Rigo Chaparro, Margaret Reaves, Carla B. Jagger, and J. C. Bunch


Instructional design is a system of procedures used for developing instruction and training curricula in a consistent and reliable method (Reiser, Reiser, & Dempsey, 2011). While the system of procedures varies, the structure of the design should be both engaging and effective for the learner. This publication applies the best practices of instructional design using the Dick and Carey systems approach. When designing instruction, it is imperative to promote good design for learning. High-quality instructional design that promotes learning possesses the following characteristics (Reiser et al., 2011):

  • Performance goals that are genuine and explicit;
  • Focused on ideas, questions, issues, concepts, and problems;
  • Real-world application;
  • Responsive feedback system with opportunities to learn through trial and error;
  • Individualized approaches so learners can process and develop interest;
  • Vary methods, grouping, and tasks;
  • Create a safe environment and encourage risks;
  • Instructor assumes the role as a mentor;
  • Sharing the overall objective of the course and assignments.
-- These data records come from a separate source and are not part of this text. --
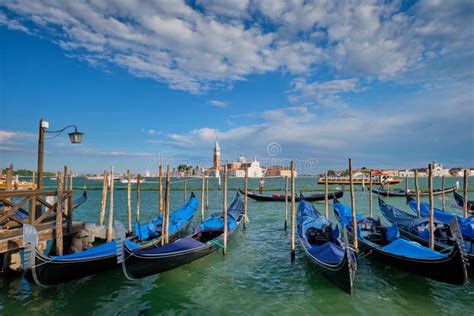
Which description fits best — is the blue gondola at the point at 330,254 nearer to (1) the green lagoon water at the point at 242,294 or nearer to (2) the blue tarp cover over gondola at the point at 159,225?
(1) the green lagoon water at the point at 242,294

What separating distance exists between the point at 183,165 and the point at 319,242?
10438cm

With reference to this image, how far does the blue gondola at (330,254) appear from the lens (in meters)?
5.28

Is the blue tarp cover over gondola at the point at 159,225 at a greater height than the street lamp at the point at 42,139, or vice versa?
the street lamp at the point at 42,139

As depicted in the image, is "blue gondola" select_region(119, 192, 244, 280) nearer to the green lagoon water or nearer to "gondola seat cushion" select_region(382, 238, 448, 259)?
the green lagoon water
What is the Dick and Carey systems approach?

The systems approach by Dick and Carey helps instructional designers develop curricula through a series of nine steps which work together toward a defined instructional goal (Dick, Carey, & Carey, 2005). The Dick and Carey systems approach considers components such as the instructor, learners, materials, instructional activities, delivery system, and the learning and performance environment. Unlike traditional models, the Dick and Carey systems approach is portrayed as a curvilinear flow portrayed with one-way arrows. The curvilinear design portrays an easier way instructional design is practiced and developed (Branch, 1996).

The Dick and Carey Systems Approach Model.
Figure 1. The Dick and Carey Systems Approach Model.
Credit: Dick et al. (2005)

Stage 1. Identifying Instructional Goals

A critical part of the instructional design process is the identification of the instructional goal(s) (Dick et al., 2005). When developing instructional goals, it is best to consult with a subject matter expert. A subject matter expert is the expert in the field for which the curriculum is being designed. A subject matter expert and creator(s) of the curriculum should use a needs assessment to determine the needsof the learners. A needs assessment can be conducted by using an equation from Borich (1979), and can be represented by:

Desired status - Actual status = Need

The desired status is the intended competency level of the learner at the conclusion of the course. The actual status is where the learners are before the course, and the need is the gap between where the learners are presently and where they are to be at the end of instruction. Once a need has been established, goals can then be created. A completed goal statement should include (a) the learners, (b) what the learners will be able to do in the performance context, (c) the performance context in which the skills will be applied, and (d) the tools that will be available to the learners in the performance context (Dick et al., 2005). Revisions for instructional goals will need to be made until each component is included in the instructional goals.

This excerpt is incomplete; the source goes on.